Secretário se estressa, cobra atitude da polícia e acaba acusado de injúria

A situação já gerou uma ação judicial, um boletim de ocorrência e um ofício encaminhado à Câmara Municipal de Poconé

(Foto:Ednilson Aguiar/ O Livre)

Policiais militares de Poconé acusam o secretário de Desenvolvimento Econômico e Urbano da cidade, José Joadir do Amaral Júnior, de ter cometido injúria e difamação contra o soldado Ferreira e o 3ª sargento Antônio Rodrigues. Ambos atuam na 6ª Companhia Independente de Polícia Militar (CIPM) do município.

A situação já gerou uma ação judicial, um boletim de ocorrência e um ofício encaminhado pela CIPM à Câmara Municipal.

Ao LIVRE o secretário disse que tudo começou porque ele exigiu que a PM “cumprisse seu papel” e atendesse aos chamados feitos pela população.

Popular em grupos de WhatsApp, Amaral começou a receber reclamações diretamente dos moradores em seu celular. E, segundo ele, sempre orientava que ligassem para a Polícia Militar quando as queixas eram relacionadas à aglomeração de pessoas ou som alto.

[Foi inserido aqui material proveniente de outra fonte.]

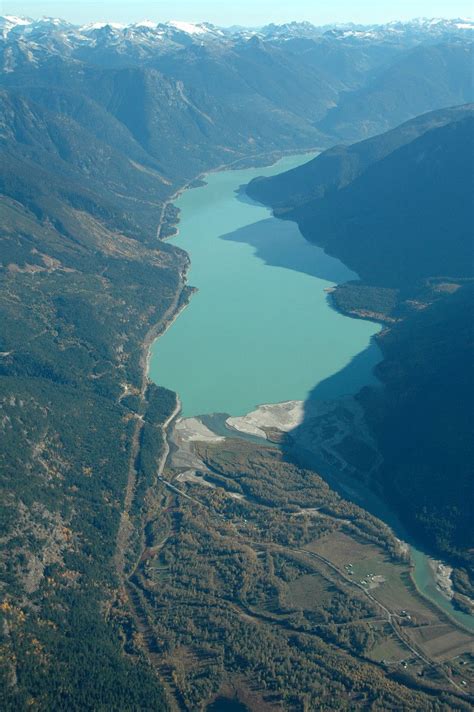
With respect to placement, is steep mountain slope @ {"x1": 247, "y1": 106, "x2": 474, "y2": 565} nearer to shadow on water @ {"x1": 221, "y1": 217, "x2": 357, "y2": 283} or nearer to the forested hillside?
shadow on water @ {"x1": 221, "y1": 217, "x2": 357, "y2": 283}

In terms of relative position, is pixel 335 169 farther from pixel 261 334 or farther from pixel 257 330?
pixel 261 334

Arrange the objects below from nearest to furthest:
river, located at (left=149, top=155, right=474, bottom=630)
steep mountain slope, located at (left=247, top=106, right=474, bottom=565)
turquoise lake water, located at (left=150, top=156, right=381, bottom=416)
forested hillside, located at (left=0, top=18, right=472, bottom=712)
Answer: forested hillside, located at (left=0, top=18, right=472, bottom=712) < steep mountain slope, located at (left=247, top=106, right=474, bottom=565) < river, located at (left=149, top=155, right=474, bottom=630) < turquoise lake water, located at (left=150, top=156, right=381, bottom=416)

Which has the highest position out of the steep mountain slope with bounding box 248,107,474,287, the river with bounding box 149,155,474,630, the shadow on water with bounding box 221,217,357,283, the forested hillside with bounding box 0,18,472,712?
the steep mountain slope with bounding box 248,107,474,287

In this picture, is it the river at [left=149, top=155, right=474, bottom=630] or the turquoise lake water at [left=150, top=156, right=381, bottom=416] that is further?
the turquoise lake water at [left=150, top=156, right=381, bottom=416]

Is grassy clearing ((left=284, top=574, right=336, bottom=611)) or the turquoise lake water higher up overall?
the turquoise lake water

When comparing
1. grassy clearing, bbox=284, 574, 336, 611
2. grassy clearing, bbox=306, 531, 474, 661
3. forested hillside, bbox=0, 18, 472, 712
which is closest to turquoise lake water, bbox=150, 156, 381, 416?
forested hillside, bbox=0, 18, 472, 712

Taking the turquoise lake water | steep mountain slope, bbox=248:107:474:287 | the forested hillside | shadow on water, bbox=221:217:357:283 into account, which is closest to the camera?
the forested hillside
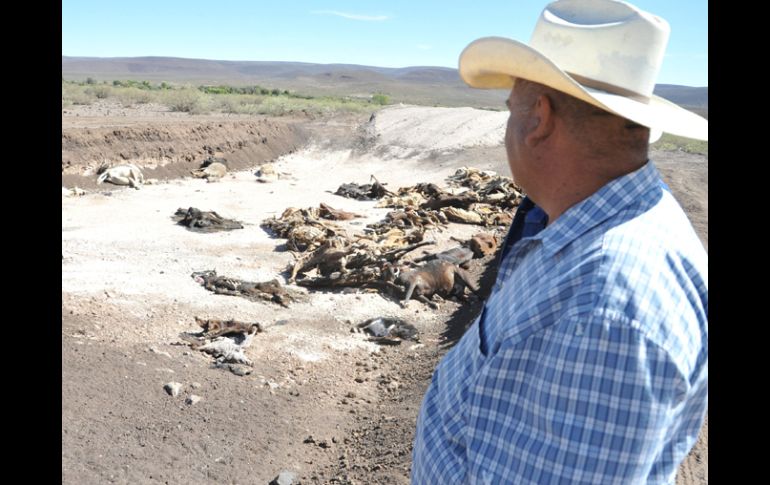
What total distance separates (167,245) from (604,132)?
1119 cm

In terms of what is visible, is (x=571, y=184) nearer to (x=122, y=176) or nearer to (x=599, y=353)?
(x=599, y=353)

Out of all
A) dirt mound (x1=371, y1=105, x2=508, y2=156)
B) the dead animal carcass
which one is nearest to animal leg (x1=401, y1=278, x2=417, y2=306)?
the dead animal carcass

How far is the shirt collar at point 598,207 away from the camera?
167cm

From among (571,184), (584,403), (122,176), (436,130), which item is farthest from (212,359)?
(436,130)

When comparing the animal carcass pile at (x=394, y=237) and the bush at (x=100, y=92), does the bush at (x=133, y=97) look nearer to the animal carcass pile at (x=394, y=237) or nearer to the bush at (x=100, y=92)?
the bush at (x=100, y=92)

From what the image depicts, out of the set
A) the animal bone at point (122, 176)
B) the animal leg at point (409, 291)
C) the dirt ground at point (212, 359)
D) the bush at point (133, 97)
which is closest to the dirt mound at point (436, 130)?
the dirt ground at point (212, 359)

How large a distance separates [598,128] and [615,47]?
26cm

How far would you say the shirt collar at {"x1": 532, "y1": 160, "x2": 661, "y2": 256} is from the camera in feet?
5.48

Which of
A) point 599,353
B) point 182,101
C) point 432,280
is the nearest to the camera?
point 599,353

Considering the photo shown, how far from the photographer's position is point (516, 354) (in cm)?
158

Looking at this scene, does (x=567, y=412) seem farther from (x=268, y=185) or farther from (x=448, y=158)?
(x=448, y=158)

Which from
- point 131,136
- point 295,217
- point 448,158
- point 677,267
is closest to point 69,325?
point 295,217

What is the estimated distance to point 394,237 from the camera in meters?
12.6

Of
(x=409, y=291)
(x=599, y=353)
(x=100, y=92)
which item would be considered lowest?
(x=409, y=291)
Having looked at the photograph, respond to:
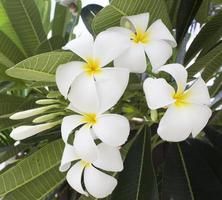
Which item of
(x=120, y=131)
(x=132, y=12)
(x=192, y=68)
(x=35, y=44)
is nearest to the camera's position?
(x=120, y=131)

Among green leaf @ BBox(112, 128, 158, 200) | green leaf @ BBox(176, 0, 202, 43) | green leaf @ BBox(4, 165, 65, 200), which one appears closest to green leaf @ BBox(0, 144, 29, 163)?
green leaf @ BBox(4, 165, 65, 200)

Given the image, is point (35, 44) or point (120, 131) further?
point (35, 44)

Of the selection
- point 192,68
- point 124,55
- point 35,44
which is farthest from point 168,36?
point 35,44

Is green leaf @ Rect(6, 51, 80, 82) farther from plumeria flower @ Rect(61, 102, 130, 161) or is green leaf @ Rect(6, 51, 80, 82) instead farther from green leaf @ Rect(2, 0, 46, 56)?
green leaf @ Rect(2, 0, 46, 56)

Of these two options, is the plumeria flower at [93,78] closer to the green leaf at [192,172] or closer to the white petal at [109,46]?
the white petal at [109,46]

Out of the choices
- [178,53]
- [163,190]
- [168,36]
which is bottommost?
[163,190]

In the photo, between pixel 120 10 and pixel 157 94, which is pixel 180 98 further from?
Answer: pixel 120 10

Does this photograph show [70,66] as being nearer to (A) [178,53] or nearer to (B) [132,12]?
(B) [132,12]
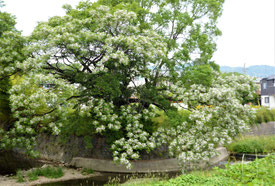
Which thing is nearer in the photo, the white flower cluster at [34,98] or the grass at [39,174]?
the white flower cluster at [34,98]

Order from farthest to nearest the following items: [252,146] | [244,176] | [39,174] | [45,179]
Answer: [252,146], [39,174], [45,179], [244,176]

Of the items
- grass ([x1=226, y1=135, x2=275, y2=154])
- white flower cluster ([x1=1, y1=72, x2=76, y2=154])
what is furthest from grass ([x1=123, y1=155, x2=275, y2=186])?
grass ([x1=226, y1=135, x2=275, y2=154])

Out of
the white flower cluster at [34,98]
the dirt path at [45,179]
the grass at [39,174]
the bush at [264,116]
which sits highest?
the white flower cluster at [34,98]

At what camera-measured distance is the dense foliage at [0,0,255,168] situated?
13.8 meters

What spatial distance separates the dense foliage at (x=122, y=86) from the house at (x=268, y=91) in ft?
140

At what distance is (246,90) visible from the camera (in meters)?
16.5

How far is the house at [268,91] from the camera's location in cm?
5475

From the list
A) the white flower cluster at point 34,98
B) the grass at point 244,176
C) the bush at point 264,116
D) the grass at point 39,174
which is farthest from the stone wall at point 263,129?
the white flower cluster at point 34,98

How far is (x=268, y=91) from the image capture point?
184 feet

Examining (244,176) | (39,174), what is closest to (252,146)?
(244,176)

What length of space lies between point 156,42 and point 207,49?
232 inches

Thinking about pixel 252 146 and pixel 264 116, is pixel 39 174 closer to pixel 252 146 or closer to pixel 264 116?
pixel 252 146

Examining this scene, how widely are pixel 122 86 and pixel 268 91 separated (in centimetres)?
4951

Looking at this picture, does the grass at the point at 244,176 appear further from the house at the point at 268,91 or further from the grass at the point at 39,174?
the house at the point at 268,91
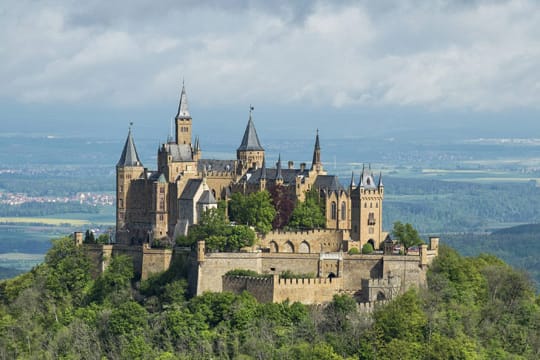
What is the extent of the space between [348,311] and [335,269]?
4.31m

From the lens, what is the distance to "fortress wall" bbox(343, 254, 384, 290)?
8112 centimetres

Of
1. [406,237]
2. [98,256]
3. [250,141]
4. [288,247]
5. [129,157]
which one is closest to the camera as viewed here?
[288,247]

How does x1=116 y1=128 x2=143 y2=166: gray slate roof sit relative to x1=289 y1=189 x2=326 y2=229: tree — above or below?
above

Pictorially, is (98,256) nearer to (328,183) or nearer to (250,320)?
(250,320)

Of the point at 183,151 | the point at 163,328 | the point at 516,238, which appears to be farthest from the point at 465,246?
the point at 163,328

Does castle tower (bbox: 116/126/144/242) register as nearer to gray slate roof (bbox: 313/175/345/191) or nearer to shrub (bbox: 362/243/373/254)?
gray slate roof (bbox: 313/175/345/191)

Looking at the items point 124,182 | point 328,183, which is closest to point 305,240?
point 328,183

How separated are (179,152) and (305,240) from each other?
10.5 m

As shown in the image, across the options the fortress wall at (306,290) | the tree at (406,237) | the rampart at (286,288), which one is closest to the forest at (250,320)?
the rampart at (286,288)

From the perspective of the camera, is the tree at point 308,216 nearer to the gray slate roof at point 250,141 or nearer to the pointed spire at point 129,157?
the gray slate roof at point 250,141

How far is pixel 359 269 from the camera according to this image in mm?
81375

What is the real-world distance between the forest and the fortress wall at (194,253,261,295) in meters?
1.19

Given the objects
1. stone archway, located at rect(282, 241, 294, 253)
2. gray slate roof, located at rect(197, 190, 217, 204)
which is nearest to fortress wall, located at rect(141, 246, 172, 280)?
gray slate roof, located at rect(197, 190, 217, 204)

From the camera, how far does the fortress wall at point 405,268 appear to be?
265 feet
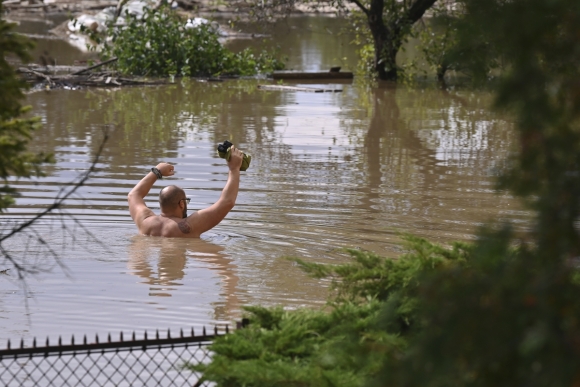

O secretário, então, cansado de repetir sempre a mesma coisa, resolveu ligar diretamente para a base da PM no município e exigir uma atitude.

“Em um domingo, o pessoal me cobrando e me ligando, eu liguei para os policiais. De fato, eu fui inicialmente grosso com o policial. Até pedi desculpas para eles pela forma como o tratei”, admite.

Satisfação

Vinte minutos depois, Amaral recebeu a ligação do sargento Rodrigues. “Ele me ligou e começou a falar meio grosso comigo: [perguntou] quem eu era para ligar e desafiar o policial? Eu falei: ’em primeiro lugar, eu liguei para ele como secretário e não como pessoa! Inclusive, eu já até pedi desculpas para ele [o soldado que atendeu]'”.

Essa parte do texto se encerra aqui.